Question about warp_scheduler_barrier_arrive in FA3 and cutlass::arch::NamedBarrier::arrive Usage

Question

Question about warp_scheduler_barrier_arrive in FA3 and cutlass::arch::NamedBarrier::arrive Usage

ziyuhuang123 opened this issue a month ago · 2 comments

Could someone please clarify the usage of warp_scheduler_barrier_arrive in FA3? Specifically, in the following line:

cutlass::arch::NamedBarrier::arrive(NumMmaThreads, /*id*/);

Is it correct to use NumMmaThreads here? My concern is that a single thread calling arrive increases the barrier counter by NumMmaThreads, while the sync function waits for exactly NumMmaThreads. Wouldn't it be more accurate to write it as:

cutlass::arch::NamedBarrier::arrive(1, /*id*/);

This seems to reflect the intended behavior more appropriately. Could someone confirm?

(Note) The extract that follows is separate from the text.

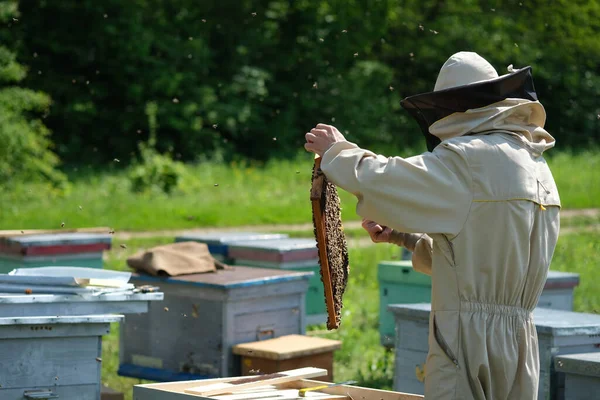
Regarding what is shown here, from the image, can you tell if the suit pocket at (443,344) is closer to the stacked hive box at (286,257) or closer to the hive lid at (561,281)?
the hive lid at (561,281)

Answer 1 · 2024-12-06T08:44:48.000Z

No NamedBarrier works differently. You can see how Cutlass uses it. Or the doc on bar.sync from PTX.
https://docs.nvidia.com/cuda/parallel-thread-execution/index.html#parallel-synchronization-and-communication-instructions-bar-barrier

Answer 2 · 2024-12-06T09:07:24.000Z

Thanks! I get it. The threadcount in bar.arrive just means how many threads should participate, but not every time a thread add to the barrier.